Pijukatel commented 5 days ago

Minor fixes for issues found during investigation: https://github.com/apify/crawlee-python/pull/692 Proposal for different variable to be shown to user will be in separate PR.

vdusek commented 5 days ago

Thanks @Pijukatel for the detailed report! First, could you please within the PR update the Snapshotter class docstring as well? I would say you can go a little bit deeper, and describe how exactly are metrics computed. So that next time, we have a other source than just studying the source code.

(I will comment the rest later.)

Pijukatel commented 5 days ago

Logged variables are tightly connected to the desired concurrency controller in autoscale pool. Showing values that are understandable to the user, but not really used in the controller could cause misinterpretation of the logs as well. Since current "hard to understand" values are directly used in the controller I would not recommend changing the logging unless we change the controller as well and that seems out of scope of this task from my point of view.
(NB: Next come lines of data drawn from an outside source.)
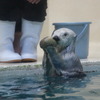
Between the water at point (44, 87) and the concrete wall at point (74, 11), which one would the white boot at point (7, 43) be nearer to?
the water at point (44, 87)

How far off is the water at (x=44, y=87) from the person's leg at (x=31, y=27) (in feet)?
1.70

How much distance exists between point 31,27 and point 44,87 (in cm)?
119

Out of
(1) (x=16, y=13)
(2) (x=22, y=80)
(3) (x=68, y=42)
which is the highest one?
(1) (x=16, y=13)

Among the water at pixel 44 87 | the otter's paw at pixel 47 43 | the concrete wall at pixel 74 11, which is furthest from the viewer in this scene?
the concrete wall at pixel 74 11

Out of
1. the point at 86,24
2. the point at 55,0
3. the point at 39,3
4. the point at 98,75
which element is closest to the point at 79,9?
the point at 55,0

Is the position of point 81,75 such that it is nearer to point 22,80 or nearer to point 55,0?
point 22,80

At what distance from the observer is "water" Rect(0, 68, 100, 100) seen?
7.63 feet

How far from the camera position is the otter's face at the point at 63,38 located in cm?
280

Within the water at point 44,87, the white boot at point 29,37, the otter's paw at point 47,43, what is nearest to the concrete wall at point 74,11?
the white boot at point 29,37

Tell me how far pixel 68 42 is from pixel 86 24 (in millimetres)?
1265

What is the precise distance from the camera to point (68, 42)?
2.84 m

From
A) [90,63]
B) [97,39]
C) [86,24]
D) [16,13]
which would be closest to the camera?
[90,63]

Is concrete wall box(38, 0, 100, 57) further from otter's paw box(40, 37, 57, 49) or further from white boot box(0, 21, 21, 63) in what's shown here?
otter's paw box(40, 37, 57, 49)

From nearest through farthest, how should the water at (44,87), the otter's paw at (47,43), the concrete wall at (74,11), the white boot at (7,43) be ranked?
the water at (44,87)
the otter's paw at (47,43)
the white boot at (7,43)
the concrete wall at (74,11)
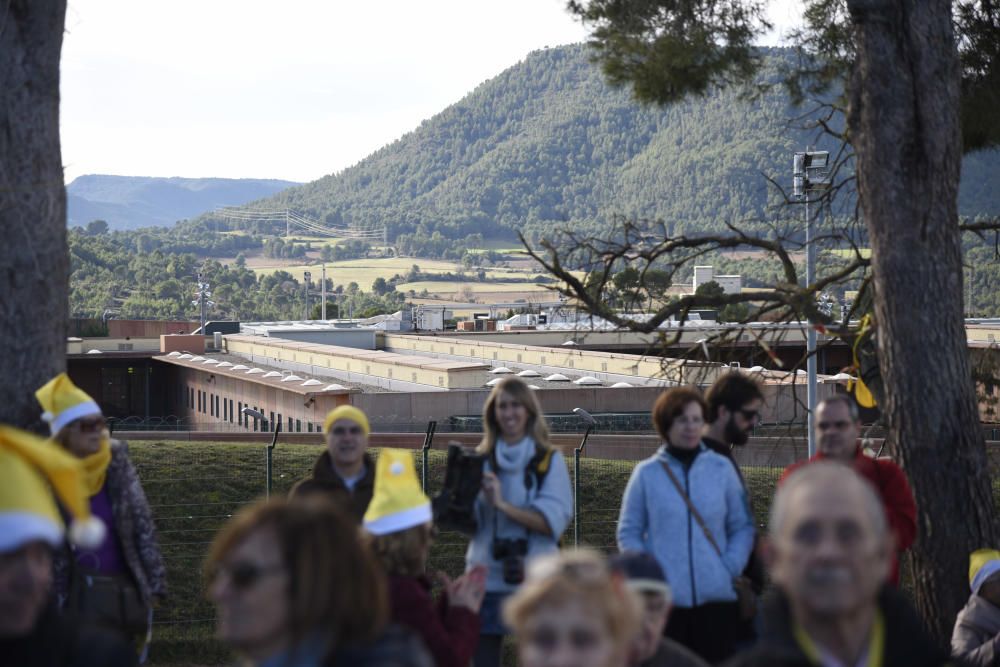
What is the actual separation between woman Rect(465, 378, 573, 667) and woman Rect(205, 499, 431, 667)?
8.93 ft

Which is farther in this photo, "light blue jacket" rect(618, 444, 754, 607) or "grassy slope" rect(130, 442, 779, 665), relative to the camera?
"grassy slope" rect(130, 442, 779, 665)

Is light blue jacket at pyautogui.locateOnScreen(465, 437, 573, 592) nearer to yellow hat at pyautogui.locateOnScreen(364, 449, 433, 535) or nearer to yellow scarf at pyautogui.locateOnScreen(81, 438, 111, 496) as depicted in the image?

vdusek commented 5 days ago

Printed mem is not memory usage ratio. It is the time weighted ratio of samples when memory usage was higher than some defined threshold (0.9 I think). That makes it very hard to interpret by bare eye as it does not make much sense to human understanding

Yeah, back then I implemented this in the same way as it was in the TS implementation.

Now that I think of it... it doesn't seem sane to use a summarization that can do e.g. [0.91,0.91,0.91,0.91,0.91,0.91] -> mem=1 as input for autoscaling. Or am I missing some detail? If not, maybe we should rethink this in both implementations.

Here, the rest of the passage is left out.